JLJ - "Everything is revealed in need" a google search on 29 February 2012 reveals only 1 hit on the entire internet - this book about Sartre (and 1 reference made to it)

p.37 Consciousness is... the activity whereby a human being recasts an impersonal universe in the form of the human life world.
 
p.199 Need arises in the organism only when the latter is already engaged in resolving the tension that it is experiencing and is living its present disorder only through a projection of the possibility of its being satisfied.
 
p.201 we must not say that need is a lack that can be fulfilled merely by providing what is objectively "lacking" and that the nostalgic insistence of the "lacked"... will have been reduced to nothing by the indubitable positivity of the object of satisfaction.
 
p.201 need becomes question, tension, problem... "Everything is revealed in need," writes Sartre from the first pages.
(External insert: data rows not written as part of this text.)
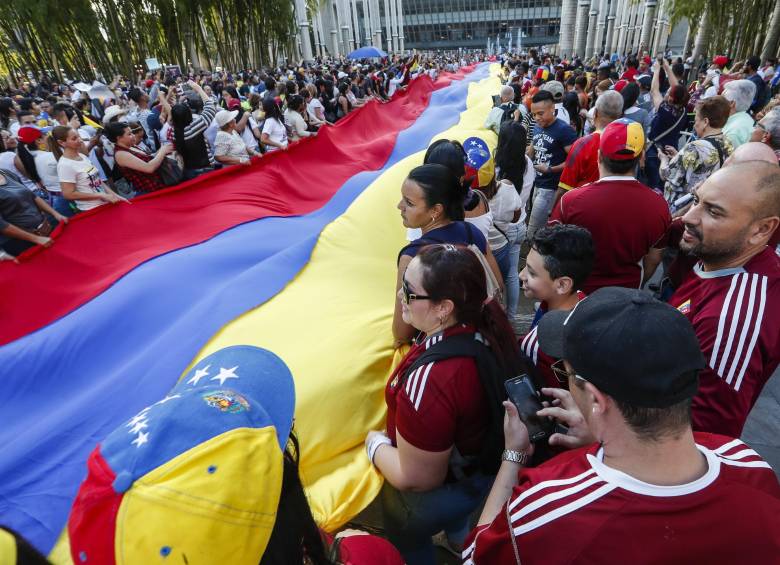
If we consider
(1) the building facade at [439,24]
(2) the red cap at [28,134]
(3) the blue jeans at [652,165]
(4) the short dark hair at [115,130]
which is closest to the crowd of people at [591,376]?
(3) the blue jeans at [652,165]

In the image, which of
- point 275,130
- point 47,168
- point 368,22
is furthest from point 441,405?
point 368,22

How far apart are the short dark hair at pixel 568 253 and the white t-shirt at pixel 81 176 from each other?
3861 millimetres

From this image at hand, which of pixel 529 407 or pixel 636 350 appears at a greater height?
pixel 636 350

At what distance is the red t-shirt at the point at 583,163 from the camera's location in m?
3.66

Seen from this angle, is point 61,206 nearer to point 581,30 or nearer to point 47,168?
point 47,168

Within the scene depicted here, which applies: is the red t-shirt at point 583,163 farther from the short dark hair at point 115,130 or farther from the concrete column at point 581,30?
the concrete column at point 581,30

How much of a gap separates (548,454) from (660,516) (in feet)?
1.88

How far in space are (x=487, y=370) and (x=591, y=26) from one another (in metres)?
41.1

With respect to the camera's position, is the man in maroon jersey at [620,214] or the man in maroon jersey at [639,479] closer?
the man in maroon jersey at [639,479]

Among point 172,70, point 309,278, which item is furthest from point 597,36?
point 309,278

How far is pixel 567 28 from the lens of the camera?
3453 cm

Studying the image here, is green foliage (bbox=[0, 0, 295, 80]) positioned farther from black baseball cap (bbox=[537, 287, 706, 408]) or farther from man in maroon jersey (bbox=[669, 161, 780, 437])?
black baseball cap (bbox=[537, 287, 706, 408])

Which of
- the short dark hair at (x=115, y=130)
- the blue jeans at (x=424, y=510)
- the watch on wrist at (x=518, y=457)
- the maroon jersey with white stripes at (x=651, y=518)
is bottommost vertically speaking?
the blue jeans at (x=424, y=510)

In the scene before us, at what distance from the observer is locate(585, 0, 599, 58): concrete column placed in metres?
32.1
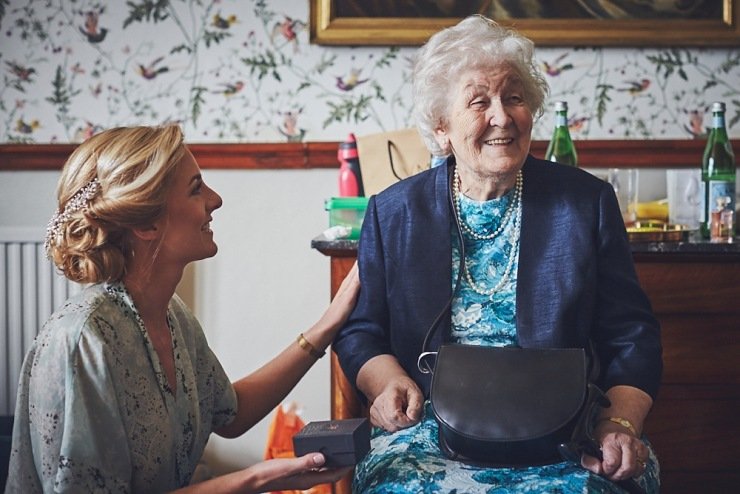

In other words the whole is no longer to be sought elsewhere; it is no longer draped in the chicanery of sleight of hand; it is no longer quest and obsession. All of dialectical tension is contained in need.
 
p.288-289 this does not imply progress as improvement, or even a tendency to progress. Two further things are necessary for that. First is a notion... a sense of common needs posed as goals: food, shelter, and the pacification of existence, perhaps; freedom and self-determination, perhaps; the fullest development of human capacities, perhaps. Second is the sense of a positive practico-inert: practices, tools, institutions, habits, laws whose purpose is to meet those needs.
 
p.363 In short: Satisfy people's needs and you will have social peace.
 
p.364 "self-consciousness is Desire in general..."
 
p.364 For it is not a matter of the extinction of desire but of its reproduction by choosing in the world the complement that it lacks and needs to ensure its renewal.